▶ WHAT YOU WILL DO
In the text on clogged ears, rewrite the part that opens with the words "Your clogged ears" and closes with "Eustachian tube dysfunction.", changing every "Eustachian tube dysfunction" to "ETD".

▶ TEXT EXCERPT
▼
Have you ever dealt with a clogged ear or felt like your ears wouldn’t pop? The feeling of having plugged or clogged ears can be unpleasant, especially if you don’t know what’s causing it. Many cases of clogged ears are temporary, but some cases can last longer and affect how you hear. Knowing what’s causing your ear to feel clogged can help you identify solutions for how to fix it. Learn more about what causes clogged ears and how to fix them.
Clogged ears are often described as a feeling of fullness or pressure. Some symptoms of clogged ears include muffled hearing, popping sounds, ear pain, ringing in the ears (or tinnitus), or even dizziness. A clogged ear can sometimes be confused with sudden temporary hearing loss, which is a much more serious condition that requires care from a health professional. If you suspect that you have sudden temporary hearing loss, consult with your doctor immediately to find treatment options.
Your clogged ears can be caused by a number of reasons. Some common reasons why your ears may feel clogged include:
Eustachian tube dysfunction is a condition that occurs when the Eustachian tube, or the small tube that connects your middle ear to your throat, gets plugged. The Eustachian tubes typically open after you sneeze or yawn to prevent air pressure and fluids from building up in your ear. When these tubes become plugged, your ears may feel clogged or even a little painful.
A common cause of Eustachian tube dysfunction is when the tube becomes swollen due to a cold, the flu, a sinus infection, or allergy symptoms. Sudden changes in altitudes on plane rides or elevators can also exacerbate symptoms of this condition. Children, smokers, and people who are obese are more at risk for developing Eustachian tube dysfunction.
Most cases of clogged ears will go away on their own after a few days. If your ears have just recently clogged up, it might be helpful to try chewing gum, yawning, or pinching your nose and exhaling to get your ears to pop. If your ears are clogged due to an illness or allergies, try using over-the-counter products such as decongestants, antihistamines, or nasal steroid sprays. You can also use ear drops to remove excessive ear wax with the guidance of a health care professional.
▲
▶ EXCERPTED RECORDS
▼
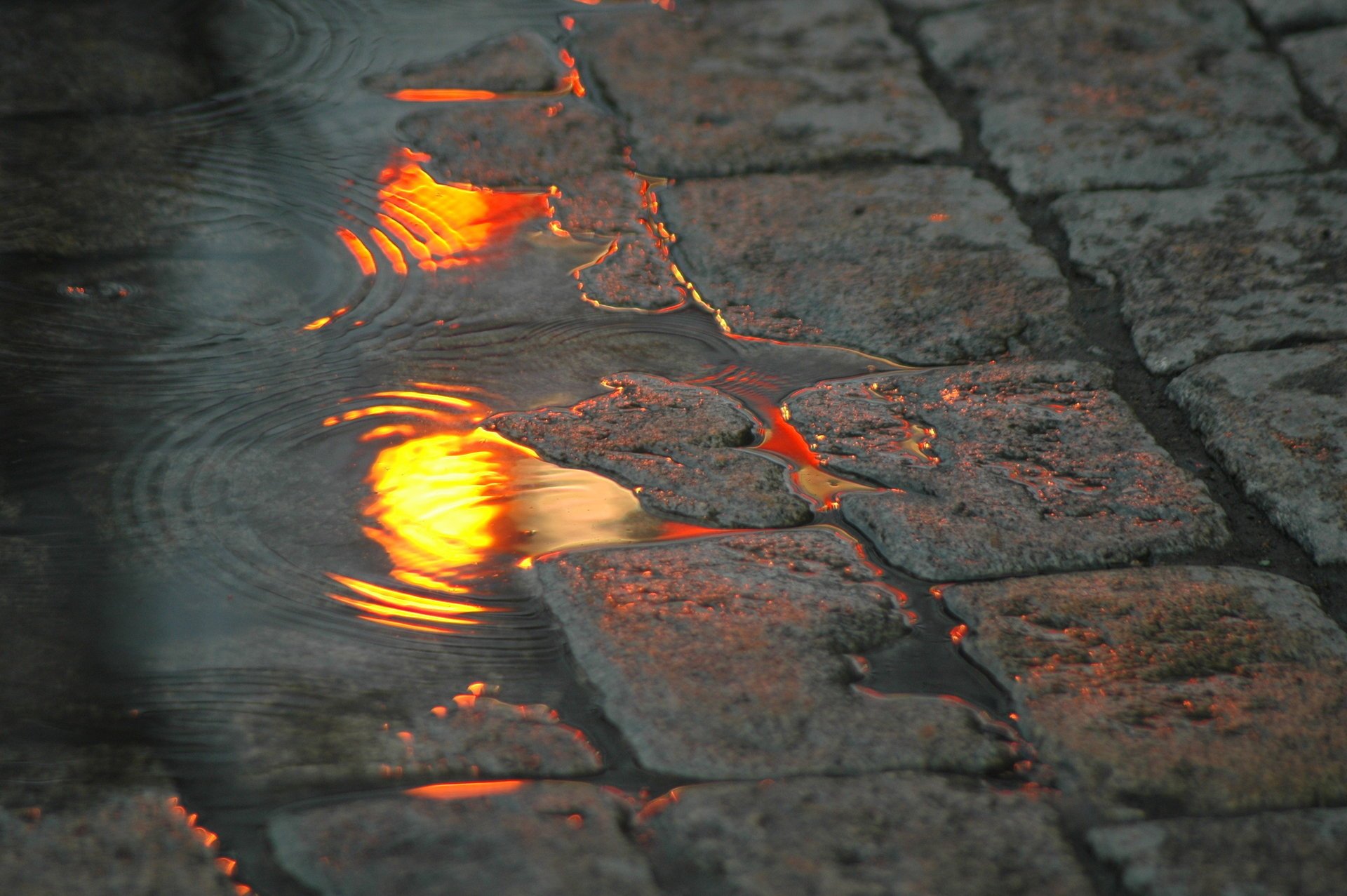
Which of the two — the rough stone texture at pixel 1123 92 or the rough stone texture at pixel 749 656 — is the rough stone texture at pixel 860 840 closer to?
▲
▼
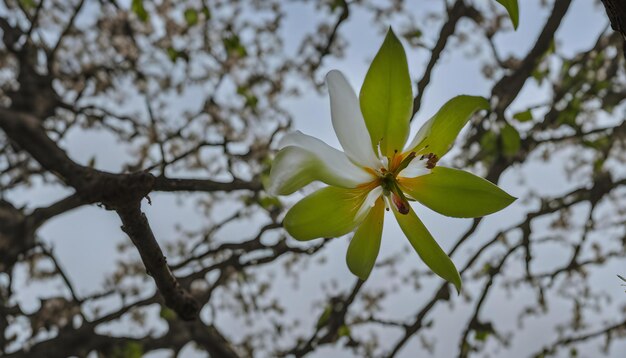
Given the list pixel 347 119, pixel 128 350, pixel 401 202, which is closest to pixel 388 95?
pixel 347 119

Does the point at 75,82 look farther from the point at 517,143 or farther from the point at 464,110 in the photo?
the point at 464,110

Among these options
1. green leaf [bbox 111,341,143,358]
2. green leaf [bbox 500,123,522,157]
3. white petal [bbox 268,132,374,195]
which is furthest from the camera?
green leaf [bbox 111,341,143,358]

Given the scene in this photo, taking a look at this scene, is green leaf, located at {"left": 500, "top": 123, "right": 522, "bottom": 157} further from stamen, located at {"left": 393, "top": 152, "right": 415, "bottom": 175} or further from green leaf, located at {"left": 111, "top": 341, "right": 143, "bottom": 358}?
▲
▼
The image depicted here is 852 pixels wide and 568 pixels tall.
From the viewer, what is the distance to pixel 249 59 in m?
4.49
▲
▶ TASK RESPONSE
Your clogged ears can be caused by a number of reasons. Some common reasons why your ears may feel clogged include:
ETD is a condition that occurs when the Eustachian tube, or the small tube that connects your middle ear to your throat, gets plugged. The Eustachian tubes typically open after you sneeze or yawn to prevent air pressure and fluids from building up in your ear. When these tubes become plugged, your ears may feel clogged or even a little painful.
A common cause of ETD is when the tube becomes swollen due to a cold, the flu, a sinus infection, or allergy symptoms. Sudden changes in altitudes on plane rides or elevators can also exacerbate symptoms of this condition. Children, smokers, and people who are obese are more at risk for developing ETD.